Copy the full listing exactly, word for word.

Information provided:
----

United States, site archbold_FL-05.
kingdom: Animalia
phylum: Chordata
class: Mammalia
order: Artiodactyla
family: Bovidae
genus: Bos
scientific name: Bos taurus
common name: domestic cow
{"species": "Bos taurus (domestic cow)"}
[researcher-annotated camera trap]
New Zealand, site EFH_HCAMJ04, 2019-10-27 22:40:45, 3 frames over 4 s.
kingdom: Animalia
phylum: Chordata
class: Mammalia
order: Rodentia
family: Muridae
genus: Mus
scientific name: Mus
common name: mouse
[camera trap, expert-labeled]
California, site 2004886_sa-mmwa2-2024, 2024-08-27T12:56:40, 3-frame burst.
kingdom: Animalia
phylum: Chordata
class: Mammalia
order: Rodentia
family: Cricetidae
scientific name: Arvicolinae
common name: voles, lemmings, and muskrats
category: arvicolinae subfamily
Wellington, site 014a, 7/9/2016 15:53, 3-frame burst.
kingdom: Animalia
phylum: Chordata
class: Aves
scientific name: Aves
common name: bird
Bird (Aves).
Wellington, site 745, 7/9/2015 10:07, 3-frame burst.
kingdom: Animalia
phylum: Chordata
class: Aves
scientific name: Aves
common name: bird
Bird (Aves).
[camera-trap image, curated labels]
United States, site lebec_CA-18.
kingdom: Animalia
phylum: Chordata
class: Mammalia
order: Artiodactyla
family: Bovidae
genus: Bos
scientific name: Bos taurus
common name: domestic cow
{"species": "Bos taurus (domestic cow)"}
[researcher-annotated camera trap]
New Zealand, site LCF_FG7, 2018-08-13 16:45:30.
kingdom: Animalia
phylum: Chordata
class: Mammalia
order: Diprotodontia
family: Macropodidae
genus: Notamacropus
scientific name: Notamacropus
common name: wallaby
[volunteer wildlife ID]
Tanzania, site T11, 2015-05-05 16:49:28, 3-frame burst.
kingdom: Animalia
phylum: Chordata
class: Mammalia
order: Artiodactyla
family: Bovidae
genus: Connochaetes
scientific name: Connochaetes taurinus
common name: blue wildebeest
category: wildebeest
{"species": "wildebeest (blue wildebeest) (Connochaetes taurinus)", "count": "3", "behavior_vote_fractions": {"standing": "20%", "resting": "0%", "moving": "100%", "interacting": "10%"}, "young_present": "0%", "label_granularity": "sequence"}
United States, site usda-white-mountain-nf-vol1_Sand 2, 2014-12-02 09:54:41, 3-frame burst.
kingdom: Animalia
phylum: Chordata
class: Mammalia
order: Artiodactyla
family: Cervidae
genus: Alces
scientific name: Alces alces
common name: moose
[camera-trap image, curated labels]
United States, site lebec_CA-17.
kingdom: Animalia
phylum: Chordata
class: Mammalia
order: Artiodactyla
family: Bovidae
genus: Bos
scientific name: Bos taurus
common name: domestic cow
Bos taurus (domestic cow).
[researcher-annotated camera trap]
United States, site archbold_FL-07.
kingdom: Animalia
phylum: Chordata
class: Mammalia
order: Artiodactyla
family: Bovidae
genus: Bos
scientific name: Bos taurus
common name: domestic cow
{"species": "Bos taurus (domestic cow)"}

----

Answer to this exercise:
United States, site archbold_FL-05.
kingdom: Animalia
phylum: Chordata
class: Mammalia
order: Artiodactyla
family: Bovidae
genus: Bos
scientific name: Bos taurus
common name: domestic cow
{"species": "Bos taurus (domestic cow)"}
[researcher-annotated camera trap]
New Zealand, site EFH_HCAMJ04, 2019-10-27 22:40:45, 3 frames over 4 s.
kingdom: Animalia
phylum: Chordata
class: Mammalia
order: Rodentia
family: Muridae
genus: Mus
scientific name: Mus
common name: mouse
[camera trap, expert-labeled]
California, site 2004886_sa-mmwa2-2024, 2024-08-27T12:56:40, 3-frame burst.
kingdom: Animalia
phylum: Chordata
class: Mammalia
order: Rodentia
family: Cricetidae
scientific name: Arvicolinae
common name: voles, lemmings, and muskrats
category: arvicolinae subfamily
Wellington, site 014a, 7/9/2016 15:53, 3-frame burst.
kingdom: Animalia
phylum: Chordata
class: Aves
scientific name: Aves
common name: bird
Bird (Aves).
Wellington, site 745, 7/9/2015 10:07, 3-frame burst.
kingdom: Animalia
phylum: Chordata
class: Aves
scientific name: Aves
common name: bird
Bird (Aves).
[camera-trap image, curated labels]
United States, site lebec_CA-18.
kingdom: Animalia
phylum: Chordata
class: Mammalia
order: Artiodactyla
family: Bovidae
genus: Bos
scientific name: Bos taurus
common name: domestic cow
{"species": "Bos taurus (domestic cow)"}
[researcher-annotated camera trap]
New Zealand, site LCF_FG7, 2018-08-13 16:45:30.
kingdom: Animalia
phylum: Chordata
class: Mammalia
order: Diprotodontia
family: Macropodidae
genus: Notamacropus
scientific name: Notamacropus
common name: wallaby
[volunteer wildlife ID]
Tanzania, site T11, 2015-05-05 16:49:28, 3-frame burst.
kingdom: Animalia
phylum: Chordata
class: Mammalia
order: Artiodactyla
family: Bovidae
genus: Connochaetes
scientific name: Connochaetes taurinus
common name: blue wildebeest
category: wildebeest
{"species": "wildebeest (blue wildebeest) (Connochaetes taurinus)", "count": "3", "behavior_vote_fractions": {"standing": "20%", "resting": "0%", "moving": "100%", "interacting": "10%"}, "young_present": "0%", "label_granularity": "sequence"}
United States, site usda-white-mountain-nf-vol1_Sand 2, 2014-12-02 09:54:41, 3-frame burst.
kingdom: Animalia
phylum: Chordata
class: Mammalia
order: Artiodactyla
family: Cervidae
genus: Alces
scientific name: Alces alces
common name: moose
[camera-trap image, curated labels]
United States, site lebec_CA-17.
kingdom: Animalia
phylum: Chordata
class: Mammalia
order: Artiodactyla
family: Bovidae
genus: Bos
scientific name: Bos taurus
common name: domestic cow
Bos taurus (domestic cow).
[researcher-annotated camera trap]
United States, site archbold_FL-07.
kingdom: Animalia
phylum: Chordata
class: Mammalia
order: Artiodactyla
family: Bovidae
genus: Bos
scientific name: Bos taurus
common name: domestic cow
{"species": "Bos taurus (domestic cow)"}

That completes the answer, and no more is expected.